In the opening plenary session (“A Conversation on the Changing Landscape of Information Systems in Higher Education”, one of the speakers referred to some of the constraints of enterprise systems, prompting me to wonder on Twitter how many academics know what enterprise systems are, and whether it mattered if they didn’t know. One of the exchanges that followed points back to the “how do people work together” theme; the other response put a different spin on it: how much do academics need to know about the tools that they use? “Tools” in this sense doesn’t just mean fancy digital apps beloved by self-identified DHers — one major set of tools are library catalogs. I would argue that at this point, library catalogs are almost ubiquitous computing — we think of them as a tool that we are expert at using, and we don’t think of them as a tool that might be subject to sudden change or fragility.

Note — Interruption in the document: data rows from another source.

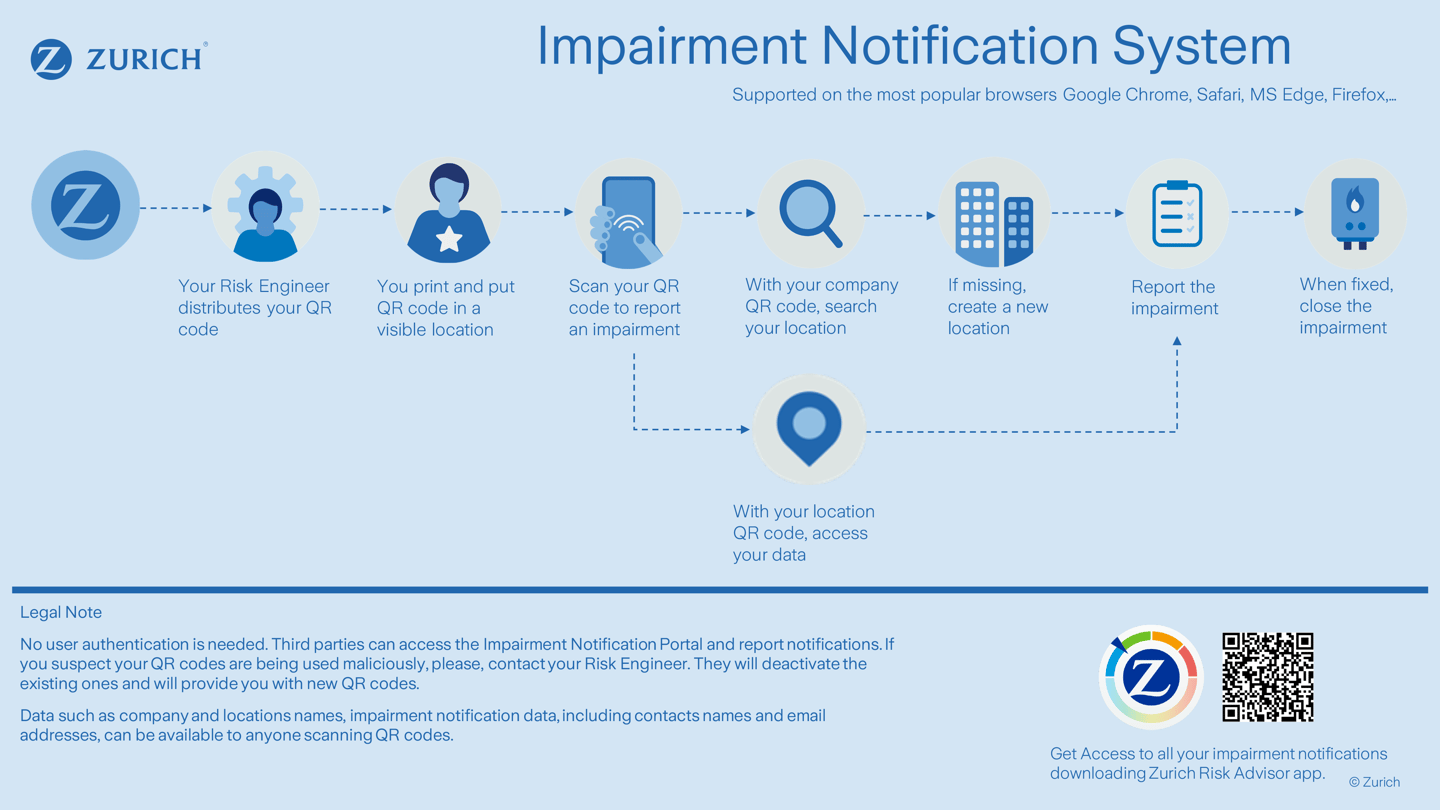 ZURICH®

Impairment Notification System

Supported on the most popular browsers Google Chrome, Safari, MS Edge, Firefox,...

Your Risk Engineer distributes your QR code

You print and put QR code in a visible location

Scan your QR code to report an impairment

With your company QR code, search your location

If missing, create a new location

Report the impairment

When fixed, close the impairment

With your location QR code, access your data

Legal Note

No user authentication is needed. Third parties can access the Impairment Notification Portal and report notifications. If you suspect your QR codes are being used maliciously, please, contact your Risk Engineer. They will deactivate the existing ones and will provide you with new QR codes.

Data such as company and locations names, impairment notification data, including contacts names and email addresses, can be available to anyone scanning QR codes.

Get Access to all your impairment notifications downloading Zurich Risk Advisor app.

© Zurich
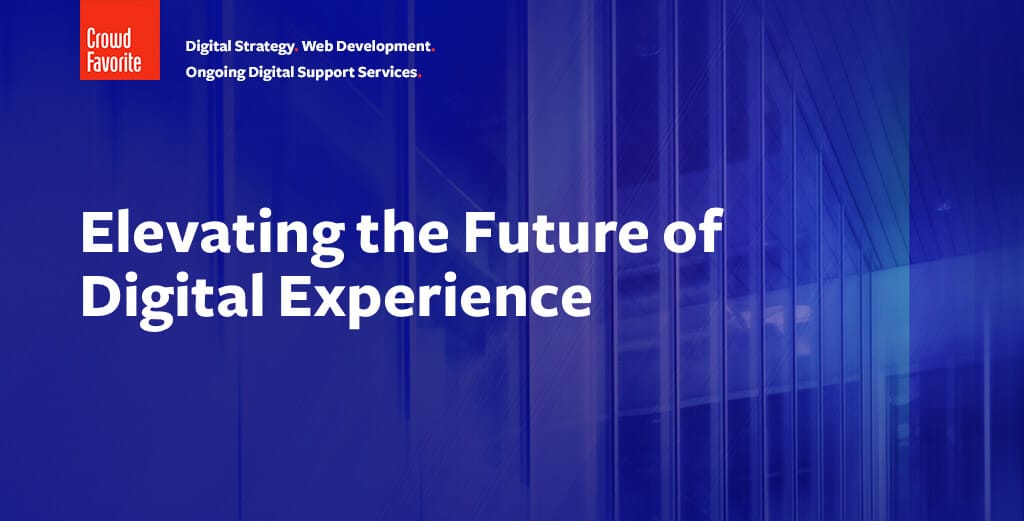 Crowd Favorite

Digital Strategy. Web Development.
Ongoing Digital Support Services.

Elevating the Future of Digital Experience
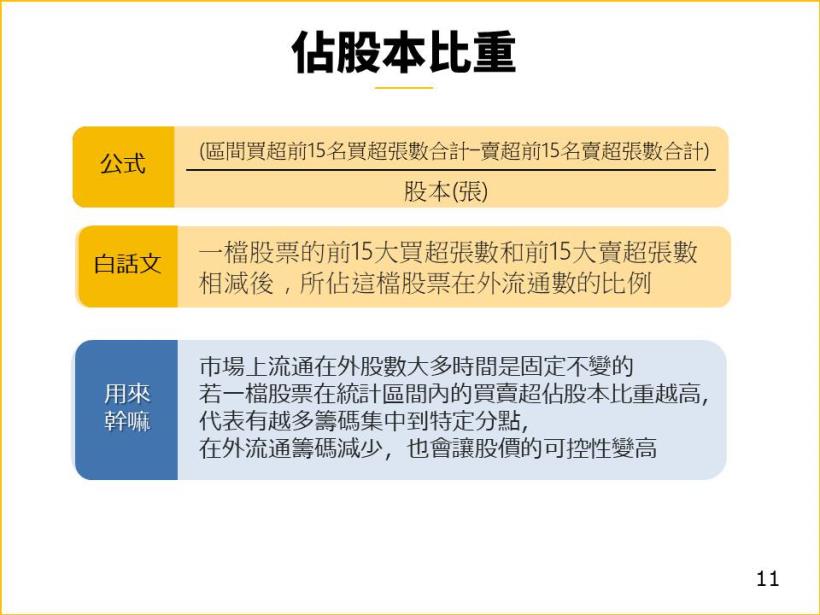 佔股本比重

公式

$\frac{\text{(區間買超前15名買超張數合計−賣超前15名賣超張數合計)}}{\text{股本(張)}}$

白話文

一檔股票的前15大買超張數和前15大賣超張數相減後，所佔這檔股票在外流通數的比例

用來幹嘛

市場上流通在外股數大多時間是固定不變的
若一檔股票在統計區間內的買賣超佔股本比重越高,
代表有越多籌碼集中到特定分點,
在外流通籌碼減少，也會讓股價的可控性變高

11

In another session, debriefing attendees on the Executive Roundtable on Digital Humanities (note: the CNI has just released a report on digital scholarship centres), CNI Director Clifford Lynch mentioned that there weren’t as many calls for infrastructure from humanists. On Twitter, attendees wondered: how much do faculty need to know about infrastructure? Would such knowledge lead to a situation where everyone ended up arguing about the right sort of infrastructure, and nothing got done? One of my CLIR colleagues pointed out that many humanists are probably used to jury-rigging stuff, rather than trying to intervene in the system, and that rings true for me. But when Lynch said a few minutes later that many faculty “didn’t know how to think through constructing a project in a particular area,” I saw it as an indication that faculty need to know more about infrastructure than they generally do right now.
But what kind of knowledge about infrastructure do faculty (and staff) need? It’s too easy to jump to the conclusion that they need to be able to duplicate the knowledge of industry people, which leads to those sticky debates about whether digital humanists need to learn how to code.
I don’t have a good answer to that question tonight.
In all these discussions, infrastructure tended to mean funding, or the presence of faculty/staff/DScentres — so, also the result of funding. In hindsight, though everyone seemed to be talking about infrastructure, or about working together, few sessions were talking directly about the two together, i.e. social infrastructure. The exception in sessions I attended was Adam Hyde’s talk about Project Tahi, a workflow application similar to Trello and Kanban, but with features developed specifically for academic journal editing. I’m still thinking about an assertion that Hyde made early on, which I’ll paraphrase: that collaboration isn’t just about divided labor, it’s about people working on the same thing at the same time. How often do today’s collaborations — especially collaborations in academia — achieve that?